» What is being asked
Count the lines below that contain the word "exists" and reply with that number alone.

» Records for this exercise
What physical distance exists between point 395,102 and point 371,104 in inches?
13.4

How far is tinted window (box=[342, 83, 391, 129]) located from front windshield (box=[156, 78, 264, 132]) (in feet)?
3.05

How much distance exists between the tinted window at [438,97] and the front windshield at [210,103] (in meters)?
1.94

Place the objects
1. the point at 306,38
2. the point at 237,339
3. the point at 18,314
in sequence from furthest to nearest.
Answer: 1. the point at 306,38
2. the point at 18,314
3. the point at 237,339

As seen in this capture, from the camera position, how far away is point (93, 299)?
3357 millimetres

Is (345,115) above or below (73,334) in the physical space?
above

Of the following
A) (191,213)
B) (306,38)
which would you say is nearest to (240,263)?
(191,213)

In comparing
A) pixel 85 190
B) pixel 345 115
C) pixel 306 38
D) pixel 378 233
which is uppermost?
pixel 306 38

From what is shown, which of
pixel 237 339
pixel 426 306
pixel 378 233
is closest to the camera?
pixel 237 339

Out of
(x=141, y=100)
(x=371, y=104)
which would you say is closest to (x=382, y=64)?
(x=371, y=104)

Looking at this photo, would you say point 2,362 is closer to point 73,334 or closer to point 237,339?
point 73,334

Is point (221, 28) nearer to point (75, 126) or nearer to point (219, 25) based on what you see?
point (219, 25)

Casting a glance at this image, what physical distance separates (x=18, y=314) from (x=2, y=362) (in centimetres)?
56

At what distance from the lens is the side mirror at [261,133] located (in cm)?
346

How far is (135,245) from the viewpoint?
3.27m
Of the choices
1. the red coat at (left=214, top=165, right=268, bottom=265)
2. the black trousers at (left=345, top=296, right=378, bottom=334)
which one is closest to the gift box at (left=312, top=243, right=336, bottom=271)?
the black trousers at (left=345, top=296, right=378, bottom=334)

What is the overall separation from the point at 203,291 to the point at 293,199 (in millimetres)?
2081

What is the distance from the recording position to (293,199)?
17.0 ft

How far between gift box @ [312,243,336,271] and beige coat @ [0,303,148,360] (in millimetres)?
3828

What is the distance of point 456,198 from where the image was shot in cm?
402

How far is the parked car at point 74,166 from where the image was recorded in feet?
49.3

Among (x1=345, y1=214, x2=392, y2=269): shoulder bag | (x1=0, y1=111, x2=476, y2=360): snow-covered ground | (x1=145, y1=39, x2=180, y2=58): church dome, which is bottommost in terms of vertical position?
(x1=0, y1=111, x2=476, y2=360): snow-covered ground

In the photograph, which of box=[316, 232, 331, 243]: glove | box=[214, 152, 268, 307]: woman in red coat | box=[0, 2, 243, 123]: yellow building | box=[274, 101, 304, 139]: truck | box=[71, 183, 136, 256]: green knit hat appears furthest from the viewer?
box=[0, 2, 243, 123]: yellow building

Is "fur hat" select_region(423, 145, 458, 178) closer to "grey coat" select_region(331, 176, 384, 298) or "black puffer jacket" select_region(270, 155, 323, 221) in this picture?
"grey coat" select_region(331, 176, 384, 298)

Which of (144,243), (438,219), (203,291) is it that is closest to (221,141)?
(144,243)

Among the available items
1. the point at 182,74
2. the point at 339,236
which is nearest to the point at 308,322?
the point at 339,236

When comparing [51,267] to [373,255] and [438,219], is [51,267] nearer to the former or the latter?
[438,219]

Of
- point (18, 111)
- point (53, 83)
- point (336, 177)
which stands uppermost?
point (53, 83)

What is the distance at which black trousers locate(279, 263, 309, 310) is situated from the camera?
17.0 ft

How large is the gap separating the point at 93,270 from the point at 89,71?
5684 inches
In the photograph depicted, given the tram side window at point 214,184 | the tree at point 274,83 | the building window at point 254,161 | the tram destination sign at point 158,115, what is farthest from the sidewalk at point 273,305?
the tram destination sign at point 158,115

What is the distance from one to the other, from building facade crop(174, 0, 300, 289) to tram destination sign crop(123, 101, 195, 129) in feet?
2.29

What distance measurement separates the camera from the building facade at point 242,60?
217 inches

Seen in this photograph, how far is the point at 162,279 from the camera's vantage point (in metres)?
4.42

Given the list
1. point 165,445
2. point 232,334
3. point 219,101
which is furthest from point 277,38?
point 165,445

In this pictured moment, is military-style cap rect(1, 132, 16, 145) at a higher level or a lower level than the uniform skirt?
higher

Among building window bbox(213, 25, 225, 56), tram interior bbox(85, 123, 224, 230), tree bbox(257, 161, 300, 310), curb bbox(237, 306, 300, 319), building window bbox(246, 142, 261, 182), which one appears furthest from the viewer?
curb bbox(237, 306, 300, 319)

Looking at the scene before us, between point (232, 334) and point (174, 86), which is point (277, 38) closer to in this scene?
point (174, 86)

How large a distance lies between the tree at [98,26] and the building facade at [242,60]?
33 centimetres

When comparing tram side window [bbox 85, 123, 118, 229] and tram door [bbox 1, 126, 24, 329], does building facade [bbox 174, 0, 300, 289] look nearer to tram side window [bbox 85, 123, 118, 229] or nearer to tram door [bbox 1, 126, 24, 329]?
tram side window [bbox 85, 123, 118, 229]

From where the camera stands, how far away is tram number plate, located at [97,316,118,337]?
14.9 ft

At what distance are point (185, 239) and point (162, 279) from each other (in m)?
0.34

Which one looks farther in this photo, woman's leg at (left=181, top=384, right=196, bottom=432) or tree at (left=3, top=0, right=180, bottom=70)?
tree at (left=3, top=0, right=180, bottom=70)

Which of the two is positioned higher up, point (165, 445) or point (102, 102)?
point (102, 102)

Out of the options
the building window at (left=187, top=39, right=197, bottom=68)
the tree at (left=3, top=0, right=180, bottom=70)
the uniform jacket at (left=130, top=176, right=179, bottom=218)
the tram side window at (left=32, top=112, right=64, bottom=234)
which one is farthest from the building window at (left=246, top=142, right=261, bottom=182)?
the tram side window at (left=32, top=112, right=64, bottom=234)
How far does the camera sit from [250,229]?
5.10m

» Result of this task
2